Claudia, I liked your blog today. Made me think of something that happened a long time ago..... I can remember my son embarrasing ME. He was four years old. I was buying him a new pair of shoes and the man was stooped down in the floor putting on his new shoes. My son looked at the man and said "My Mama's got on a wig". The man just cracked up.....but actually I DID have on a wig. It was in the 60's...when it seems that everybody had one. My son says he can still remember that ....and now he is 40.

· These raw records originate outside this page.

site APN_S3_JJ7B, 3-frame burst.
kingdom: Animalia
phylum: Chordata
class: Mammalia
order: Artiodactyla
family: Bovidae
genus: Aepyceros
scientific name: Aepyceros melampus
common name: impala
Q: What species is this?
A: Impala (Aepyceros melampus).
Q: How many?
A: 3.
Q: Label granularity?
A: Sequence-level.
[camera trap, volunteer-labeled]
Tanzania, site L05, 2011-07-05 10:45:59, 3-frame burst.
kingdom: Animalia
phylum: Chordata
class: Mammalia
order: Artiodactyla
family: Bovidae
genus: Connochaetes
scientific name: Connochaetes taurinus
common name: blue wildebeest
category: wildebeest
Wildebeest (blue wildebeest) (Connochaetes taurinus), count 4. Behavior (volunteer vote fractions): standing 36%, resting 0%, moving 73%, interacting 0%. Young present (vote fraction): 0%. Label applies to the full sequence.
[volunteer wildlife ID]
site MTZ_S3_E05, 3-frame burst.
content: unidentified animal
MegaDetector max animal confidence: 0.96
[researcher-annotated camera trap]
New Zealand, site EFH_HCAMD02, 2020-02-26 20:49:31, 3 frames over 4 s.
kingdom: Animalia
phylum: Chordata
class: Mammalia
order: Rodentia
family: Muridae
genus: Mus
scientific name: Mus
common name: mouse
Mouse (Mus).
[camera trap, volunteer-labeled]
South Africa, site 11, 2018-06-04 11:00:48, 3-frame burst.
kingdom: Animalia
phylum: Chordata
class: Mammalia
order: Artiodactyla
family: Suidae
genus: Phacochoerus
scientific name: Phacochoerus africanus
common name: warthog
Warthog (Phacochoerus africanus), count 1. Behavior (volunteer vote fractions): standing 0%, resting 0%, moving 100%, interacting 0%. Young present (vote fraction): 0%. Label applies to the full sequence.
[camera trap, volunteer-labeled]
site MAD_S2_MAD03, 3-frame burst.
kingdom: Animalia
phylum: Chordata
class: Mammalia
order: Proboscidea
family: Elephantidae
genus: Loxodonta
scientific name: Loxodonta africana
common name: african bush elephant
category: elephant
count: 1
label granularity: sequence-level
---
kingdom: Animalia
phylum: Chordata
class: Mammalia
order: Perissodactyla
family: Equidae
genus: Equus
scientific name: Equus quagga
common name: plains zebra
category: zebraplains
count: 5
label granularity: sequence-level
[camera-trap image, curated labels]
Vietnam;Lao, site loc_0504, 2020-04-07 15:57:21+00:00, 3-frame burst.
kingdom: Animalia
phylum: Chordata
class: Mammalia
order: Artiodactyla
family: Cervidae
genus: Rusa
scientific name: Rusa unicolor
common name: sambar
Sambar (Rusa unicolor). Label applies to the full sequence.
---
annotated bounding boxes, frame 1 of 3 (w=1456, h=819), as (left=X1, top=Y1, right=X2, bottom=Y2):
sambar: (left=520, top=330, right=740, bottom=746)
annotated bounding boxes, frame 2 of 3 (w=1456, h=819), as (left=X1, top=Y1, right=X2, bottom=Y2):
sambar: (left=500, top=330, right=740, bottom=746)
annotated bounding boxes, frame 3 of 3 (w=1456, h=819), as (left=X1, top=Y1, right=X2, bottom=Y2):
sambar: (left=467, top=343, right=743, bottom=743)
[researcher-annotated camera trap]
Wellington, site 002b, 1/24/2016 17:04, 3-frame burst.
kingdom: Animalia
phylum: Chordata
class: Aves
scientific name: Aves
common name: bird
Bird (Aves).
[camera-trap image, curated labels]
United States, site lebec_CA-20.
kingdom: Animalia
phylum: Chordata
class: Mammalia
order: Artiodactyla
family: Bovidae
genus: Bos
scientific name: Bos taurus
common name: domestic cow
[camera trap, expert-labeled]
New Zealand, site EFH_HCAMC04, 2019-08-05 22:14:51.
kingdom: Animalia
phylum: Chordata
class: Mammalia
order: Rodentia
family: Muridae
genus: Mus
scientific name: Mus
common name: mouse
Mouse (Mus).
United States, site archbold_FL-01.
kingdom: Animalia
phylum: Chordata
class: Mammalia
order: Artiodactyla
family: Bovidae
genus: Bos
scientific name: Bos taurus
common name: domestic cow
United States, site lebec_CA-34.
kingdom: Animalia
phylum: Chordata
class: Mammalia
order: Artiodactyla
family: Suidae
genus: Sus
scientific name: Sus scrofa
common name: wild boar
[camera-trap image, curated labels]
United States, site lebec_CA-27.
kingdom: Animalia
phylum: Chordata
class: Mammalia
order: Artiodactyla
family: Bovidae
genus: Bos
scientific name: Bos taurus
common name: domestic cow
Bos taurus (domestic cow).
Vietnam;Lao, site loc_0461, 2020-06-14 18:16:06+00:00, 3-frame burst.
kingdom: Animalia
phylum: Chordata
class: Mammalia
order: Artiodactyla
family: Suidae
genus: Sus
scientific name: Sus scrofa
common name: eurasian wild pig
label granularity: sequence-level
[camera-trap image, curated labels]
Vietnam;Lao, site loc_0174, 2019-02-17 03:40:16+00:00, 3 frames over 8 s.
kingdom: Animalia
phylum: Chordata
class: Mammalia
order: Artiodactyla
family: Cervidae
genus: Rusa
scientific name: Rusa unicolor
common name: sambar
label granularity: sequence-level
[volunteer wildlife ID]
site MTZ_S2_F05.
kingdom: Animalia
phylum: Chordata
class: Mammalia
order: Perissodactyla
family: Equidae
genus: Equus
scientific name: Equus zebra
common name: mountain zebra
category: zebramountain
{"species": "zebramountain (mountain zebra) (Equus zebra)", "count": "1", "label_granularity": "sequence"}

With my 6.6 ft long son I got all the time embarassed ! He not with me but me with him. I.e. at 2 yrs shouting through the supermarket : Mum why is this man black ? (he never had seen a black in his life) Or telling his teacher "your daddy is waiting for you" because she was married to a 20 years older man.
Etc. etc.
We also call each other on Sunday nights !
Hey Moobear,
I love this post. Many moms wouldn't admit embarassing their children (mine won't, but I love her just the same). The tone of this post reminds me a lot of To Kill A Mockingbird.
Take care!
Oh mom, so you made your kid embarrassed! Imagine how that poor waitress's mother would feel knowing she asked what your son wanted on his plain cheesburger!!! geez already! She might be one of those that it's a good thing the Good Lord made breathing something we don't need to think about doing!! Thanks for the good laugh today!